In fact, research shows that burnt-out doctors do equally well in patient satisfaction surveys. I believe it is the ‘good’ doctors who burn out, the ones who try to extract their patients from the avoidable messes caused by the failings of the NHS: abysmal communication, lack of resources, unrealistic targets. These are the doctors who keep on top of the excessive workload. For a while: eventually they break. And let’s face it, we’re all ‘good’ doctors. So we all break. It’s not a question of ‘if’, it’s a question of ‘when’.
Stop publishing articles on how to work smarter. It’s insulting. I didn’t work a 13 hour day because I was inefficient. Start facing the equation in the room – workload = not humanly possible. As the workload increases more doctors reduce hours, leave or burn out, leaving fewer to do the work.
The price of NHS underfunding:
Presentation: Sudden onset of overwhelming mental and physical exhaustion. Telephone CBT for burnout within 48 hours of triage by the BMA helpline.
Two months in: can drive my car. End of BMA CBT: recommend urgent face-to-face CBT. GP refers me to IAPT.
Three months in: colleagues unsupportive. Nightmares about work. Telephone call from a ‘support technician’ who reads out the HADS questionnaire.
Seven months in: feelings of anger and grief. Telephone assessment by assistant well-being practitioner. Burn-out not recognised by professionals. My worry that we might lose our home because we can’t pay the mortgage is hypothetical as it hasn’t happened yet. I should ignore hypothetical worries. I fantasise about holding a gun to her head and seeing how well she does at ignoring it. I am discharged. I have exhausted local options so can apply to CCG to attend PHP.
Ten months in: I have difficulty booking train to London. Can’t estimate timings and arrive two hours early for 1st appointment at PHP. Diagnosis: severe burnout due to excessive workload. Recommendation: 12 sessions of specialist CBT.
Eighteen months in: manage to drive past my former practice. Last appointment PHP. Unlikely to return to work as burnout too longstanding by the time appropriate help was accessed.
Depression and Burn-Out Can Get Better
Allison, a medic
Having qualified from Newcastle University, after graduation I found myself moving to London to live and work. This was a huge change for me and one that I did not realise had such a profound effect on me until I was nearly 2 years in. I suffered stress, anxiety, weight gain and weight loss, all until I unfortunately reached that “burn-out” stage, without truly realising it. Throughout this time I had been trying to reach out for help via my local GMP and council services, to no avail. I spent hours searching websites looking for help and through simple googling I came across PHP. I contacted them directly, spoke to a member of the team within 24 hours and a week later had been given a face-to-face appointment.
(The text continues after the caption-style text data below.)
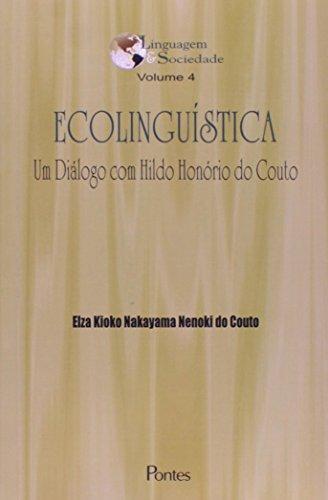 Ecolinguística. Um Diálogo com Hildo Honório do Couto - Volume 4, livro de Elza Kioko Nakayama Nenoki do Couto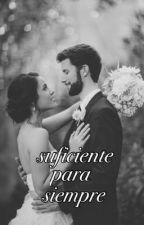 Suficiente para siempre... by JaviGonzalez741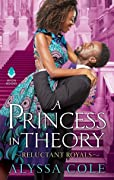 A Princess in Theory (Reluctant Royals,…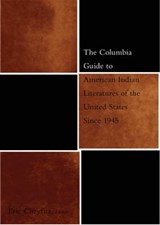 The Columbia Guide to American Indian Literatures of the United States Since | Eric Cheyfitz |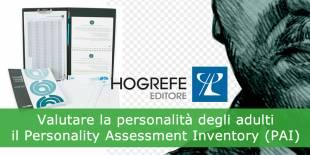 Valutare la personalità degli adulti: il Personality Assessment Inventory (PAI)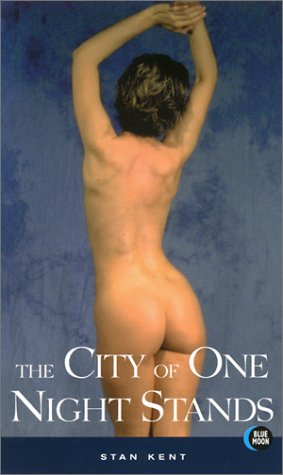 The City of One Night Stands by Stan Kent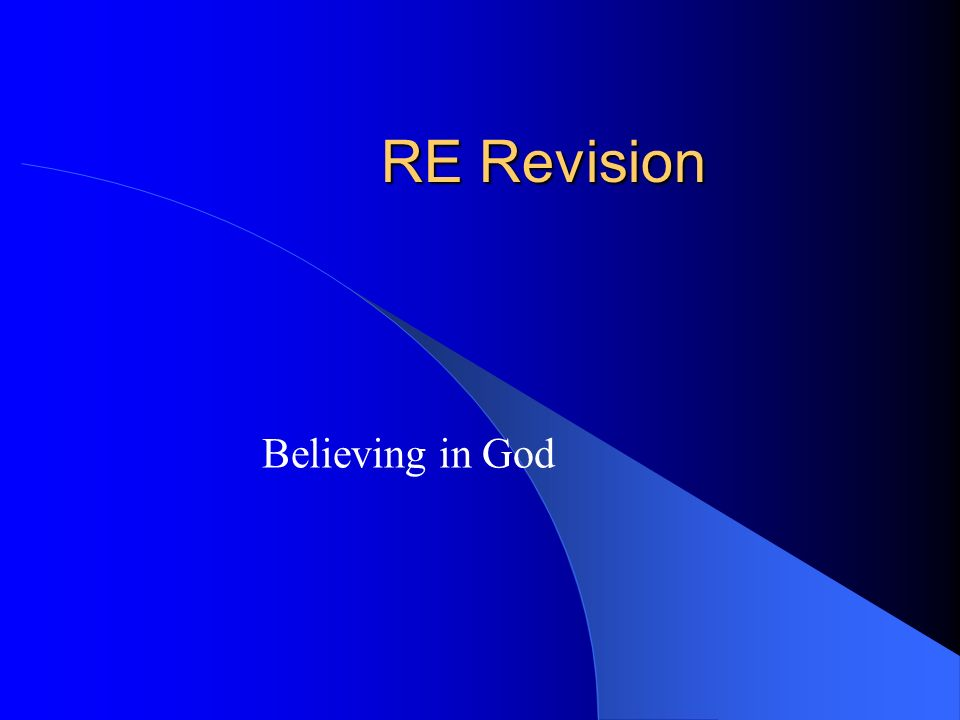 RE Revision Believing in God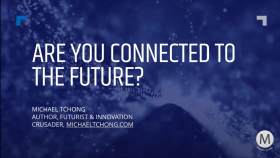 EVENT RECAP: Innovation Forum ft. Keynote Speaker, Michael Tchong - Are you Connected to the Future?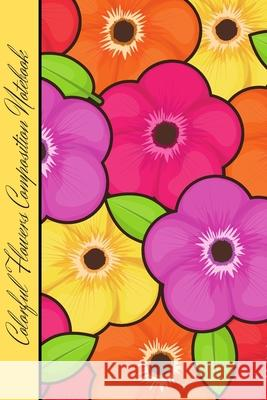Colorful Flowers Composition Notebook: Amazing Flowers Composition Notebook with 100 Pages College Ruled, 6x9 in. Matthew Mastermindman 9781688768116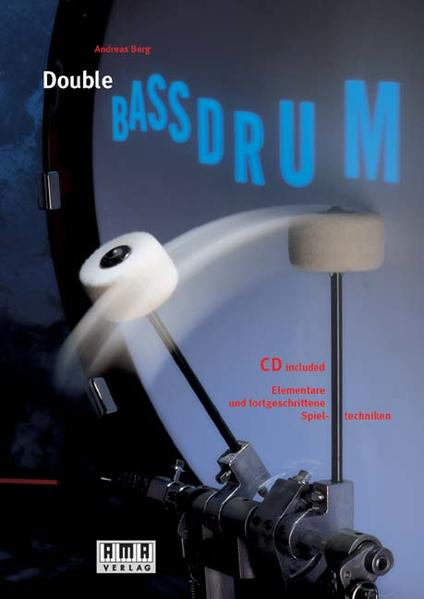 Double Bass-Drum. Inkl. CD als Buch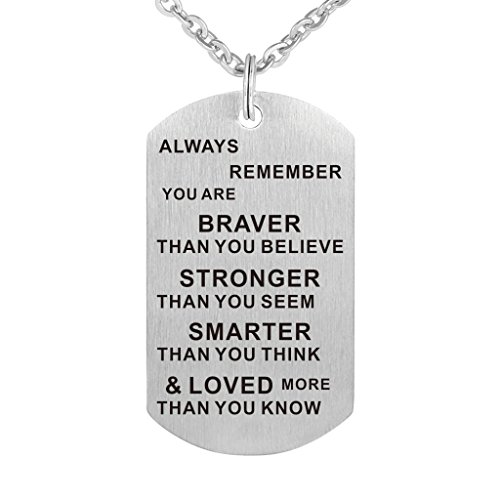 Always Remember You Are Braver/Stronger/Smarter Than You Think dog tag Pendant Necklace Family Friend Gift (Mens Dog Tag Pendant)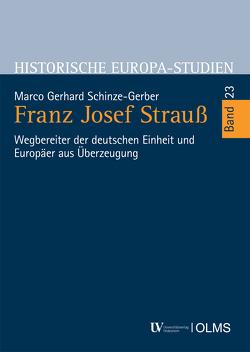 Franz Josef Strauß von Schinze-Gerber,  Marco Gerhard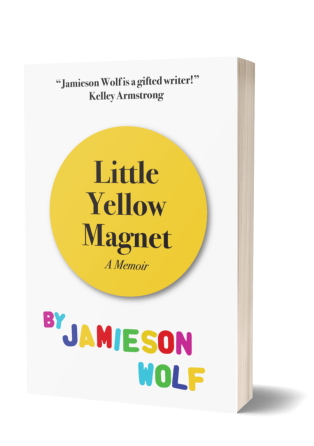 """Bookcover ID: White background with yellow circle that says Little Yellow Magnet, A Memoir. The """"by Jamieson Wolf"""" text is written in a multicoloured fridge magnet font. Quote from Kelly Armstrong: Jamieson Wolf is a gifted writer!"""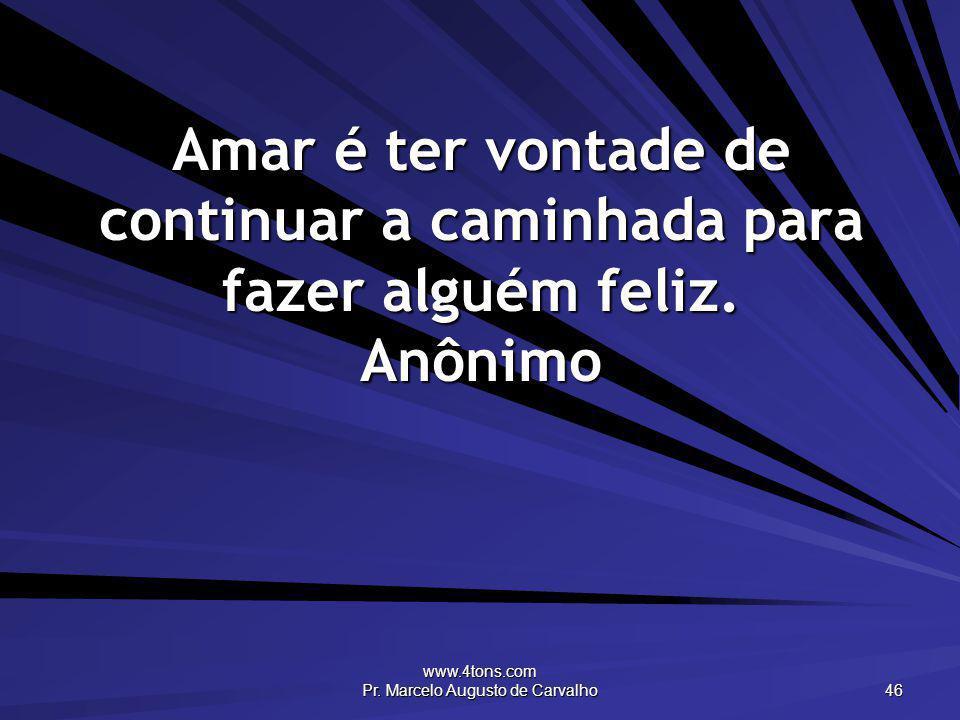 www.4tons.com Pr. Marcelo Augusto de Carvalho 46 Amar é ter vontade de continuar a caminhada para fazer alguém feliz. Anônimo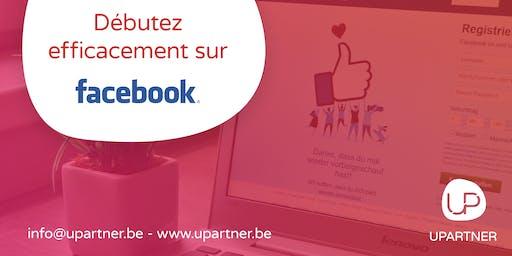 Débutez efficacement sur Facebook!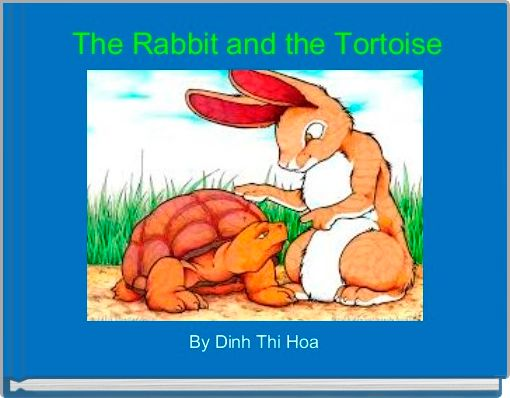 The Rabbit and the Tortoise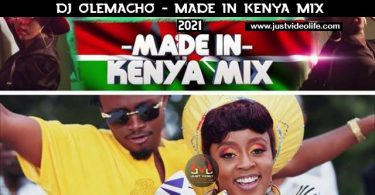 DJ Olemacho Made In Kenya Mix 2021 Mp3 Download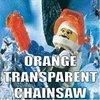 ORANGE TRANSPARENT CHAINSAW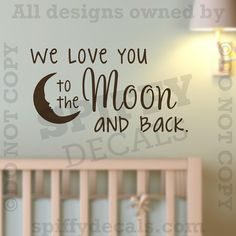 We Love You To The Moon And Back Vinyl Wall Decal Children Nursery - How to make large vinyl wall decals with cricut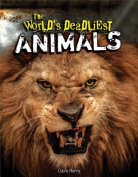 The World's Deadliest Animals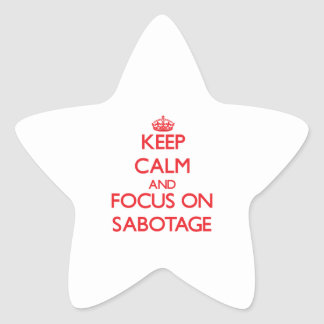 Keep Calm and focus on Sabotage Stickers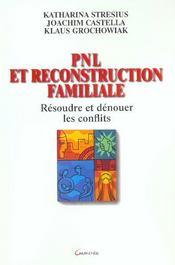 Pnl et reconstruction familiale - resoudre et denouer les conflits - Intérieur - Format classique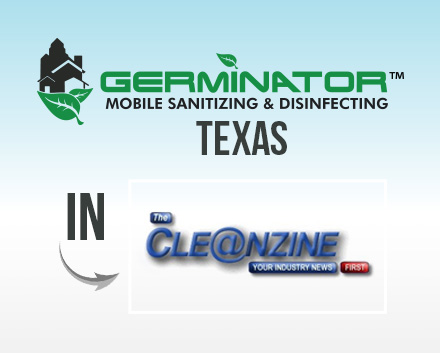 Germinator Texas is Featured in the Cleanzine Your Industry News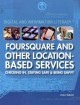 Foursquare and Other Location-Based Services: Checking In, Staying Safe & Being Savvy (Paperback Book) at Sears.com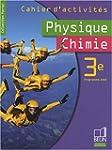 Physique Chimie 3e : Cahier d'activit...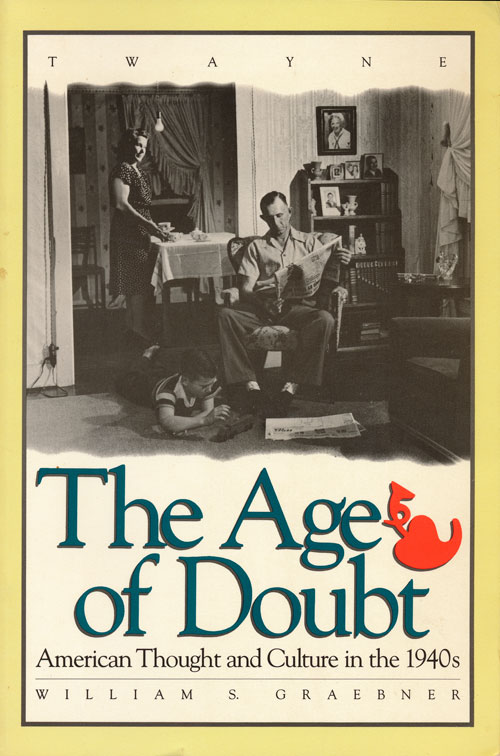 The Age of Doubt American Thought and Culture in the 1940s. William S. Graebner.
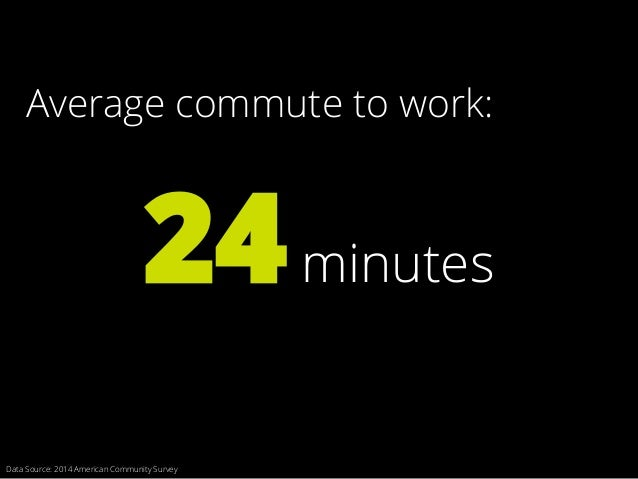 Average commute to work: 24minutes Data Source: 2014 American Community Survey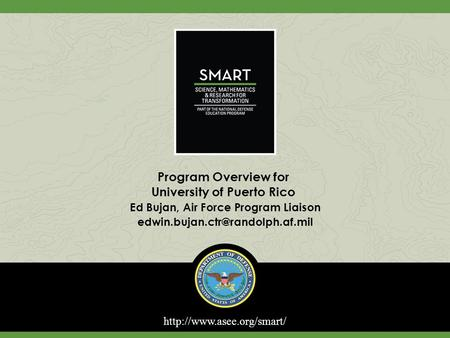 Program Overview for University of Puerto Rico Ed Bujan, Air Force Program Liaison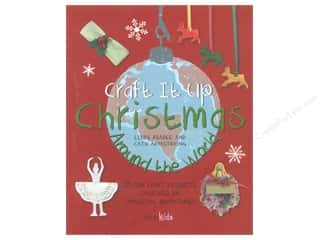 Christmas $2 - $4: Cico Craft It Up Christmas Around The World Book by Libby Abadee & Cath Armstrong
For the last 2 years PHP has supported me more than I could have imagined: through talking sessions, general support and CBT. I have made really amazing progress in my personal and work-life and am continuing to do so thanks to the help of PHP. I really am grateful for all that has been done for me and for the treatment I have been able to access. All that remains is to say that I wish there were more services like this to support healthcare professionals.